Maurice Blanchot begins his work be characterizing Writing as Solitude. What is solitude in everyday life? It means an inner calm of tranquility. It is questionable to ask whether a writer writes out of solitude or excitement. He quotes Rilke: ‘I haven’t produced a single work: my solitude has engulfed me’. Why can’t the writer be agitated when he is writing his work? I am sure that Nietzsche wrote: Thus spoke Zarathustra while undergoing bouts of insanity. A Freudian ID gets provoked into the necessity of writing. Even mystics when they meditate are never in solitude. There are in a state of deep contemplation. One can also write out of the passion to write but one can never be in solitude when one is in a state of writing. When one is in the process of writing, one gravitates to the center of meaning. So I would like to reformulate Blanchot’s solitude as excitement, agitation, passion and contemplation. The mind can never be in solitude.

Again Blanchot goes on to say that a writer never knows whether his work is finished or not. In one sense it is true and in another sense it is not. Any work of Literature is only partial does not display art to sense of completion. But then again in a literary work, there’s a beginning and an ending. Let’s take an example of Ulysses by James Joyce. The novel running into eight hundred pages and depicts twelve hours of person’s life mainly Bloom, Stephen and Molly. There is a beginning and an ending to the work. Blanchot is partially right when he says that no work of art is complete. A work of art has got only degrees of perfection. Similarly Blanchot also mentions that a reader enters into solitude while encountering a work. Readers of pulp fiction are causal readers. The work of a serious reader is marked by the phenomenology of reading. The mind of a serious reader works as an inter-textual machine. Reading interferes with what has been read in the past. The ontology of existentialism, the autobiographical possession of the reader comes into play while reading. There is perfect reading but there are only imperfect interpretations.

It’s through an absence that word being of writer comes into existence. I would like to refute this statement by saying that writing is affirmation of presence, a saturation of it. Being is pronounced into the becoming of meaning. In writing there’s indulgence of the meaning of being. Writing is excess of being. Presence of being is an affirmation for a writer.

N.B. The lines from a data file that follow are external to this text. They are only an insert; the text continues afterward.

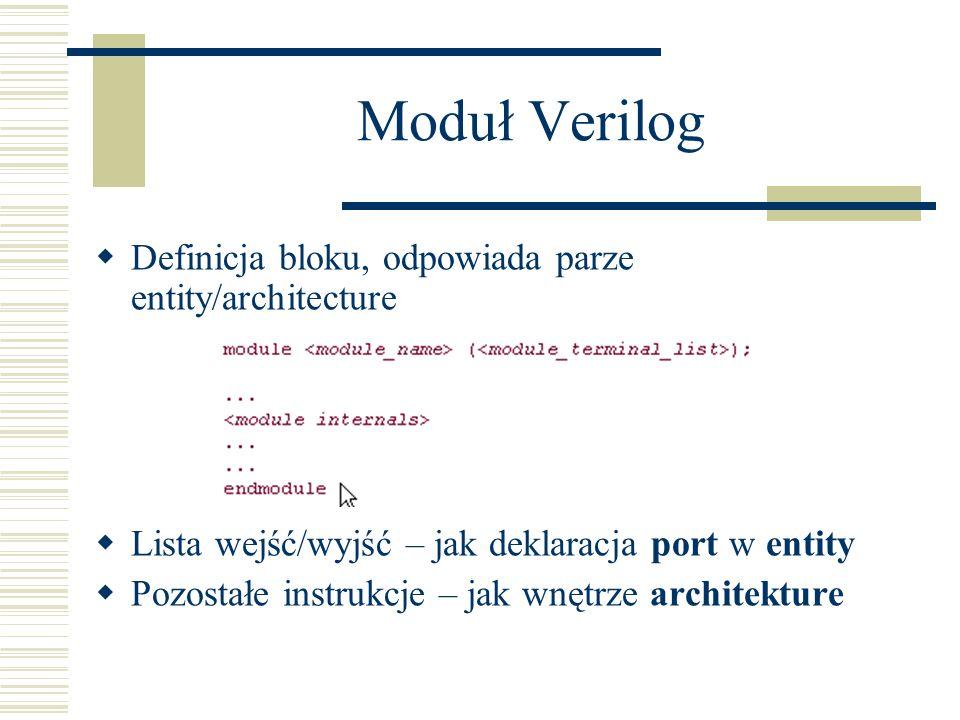 Moduł Verilog Definicja bloku, odpowiada parze entity/architecture Lista wejść/wyjść – jak deklaracja port w entity Pozostałe instrukcje – jak wnętrze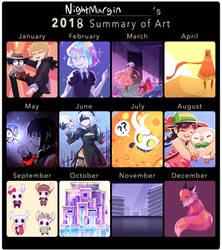 2018 real summary by NightMargin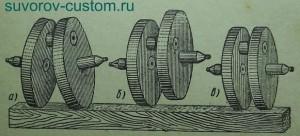 Неисправности кривошипа, устраняемые при центровке.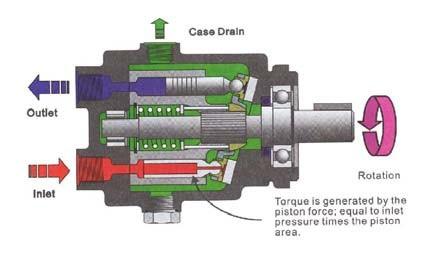 in line piston motor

Again he goes on to say that a writer never reads his or her work. That can be true to some extent. Would a writer really enjoying editing his or work?  A writer does not function as a reader. The writer merely proof reads his or her work.

For a writer, a word is something that cannot be mastered. How could that be the case? A writer is a lingual-maniac. He finds new usages for pre-existing ones. He or she also creates new words: for example neologisms. A writer invents tropes of language. How can this be possible without mastery? Writing is not sterile but active and dynamic.

To write is to break the bond between the word and the self. I would like to say that writing is a catharsis. The bond between writing, the word, and the self is one of unison. Writing is akin to having sexual intercourse. The self and the word are bonded to a writer.

The writer belongs to a language that no one speaks. Yes, writing is inventive and seeks new paradigms of a discovery of meaning. Tropes belong to the language of nascence and newness. Writing is a process of self discovery.

When we admire the tone of the work, we are not referring to style or virtues of the language but to a silence. Blanchot is not sure about what this silence is. We are in fascination and catharsis when we unveil the imagery used by a writer. There is intellectual and emotional gratification. We do not encounter the work in silence.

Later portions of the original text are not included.